Well there's a few parts to this question - in general a good rule of thumb is to run no more threads than you have logical processors - though this is usually for the whole system, and may depend on load. To find out how many physical processor cores you have, you can use cat /proc/sysinfo
. It'll print a set of lines for each logical core so scroll down and look at the last one (I have 8 almost identical ones on my quad core, HT system)
processor : 7 vendor_id : GenuineIntel cpu family : 6 model : 58 model name : Intel(R) Core(TM) i7-3770 CPU @ 3.40GHz stepping : 9 microcode : 0x16 cpu MHz : 3401.000 cache size : 8192 KB physical id : 0 siblings : 8 core id : 3 cpu cores : 4 apicid : 7 initial apicid : 7 fpu : yes fpu_exception : yes cpuid level : 13 wp : yes flags : fpu vme de pse tsc msr pae mce cx8 apic sep mtrr pge mca cmov pat pse36 clflush dts acpi mmx fxsr sse sse2 ss ht tm pbe syscall nx rdtscp lm constant_tsc arch_perfmon pebs bts rep_good nopl xtopology nonstop_tsc aperfmperf pni pclmulqdq dtes64 monitor ds_cpl vmx smx est tm2 ssse3 cx16 xtpr pdcm pcid sse4_1 sse4_2 x2apic popcnt tsc_deadline_timer aes xsave avx f16c rdrand lahf_lm ida arat epb xsaveopt pln pts dtherm tpr_shadow vnmi flexpriority ept vpid fsgsbase smep erms bogomips : 6819.66 clflush size : 64 cache_alignment : 64 address sizes : 36 bits physical, 48 bits virtual power management:
I'll pick out the important lines here physical id: 0 (this is the first socket - if you use more than one socket then check the processor and cpu cores for each physical jd - if this is a number greater than 0 you have multiple sockets)

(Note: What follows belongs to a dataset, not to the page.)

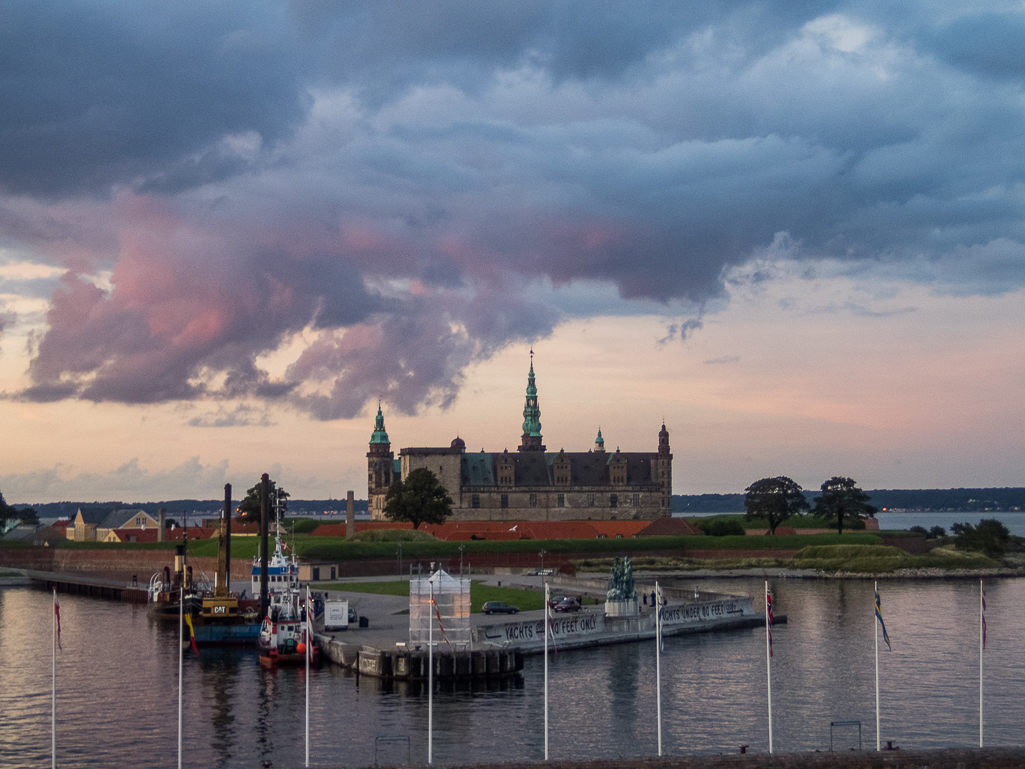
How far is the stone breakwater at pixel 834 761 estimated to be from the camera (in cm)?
2833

Processor : 7 (This number starts from 0, to n-1,this is the 8th logical core in its socket - looking at the largest number you have for a set of values sharing a physical id )
cpu cores : 4 (I have 4 physical cores - this will be the same for every core, and and since SMP generally uses identical cores, should be the same on a dual socket system)
My processor should allow me to run 8 threads simultaneously, assuming a core per thread. That said, depending on the run time, and other factors you may be able to get away with more
SO has quite a few questions on this and picking two of those, the answers to this question suggest that one thread per logical core is a good idea though this one suggests you may be able to go higher. As such, unfortunately the answer is to start with one thread per process, and tune it higher - which may be an insanely high number of threads, if they arn't long running, memory hungry threads.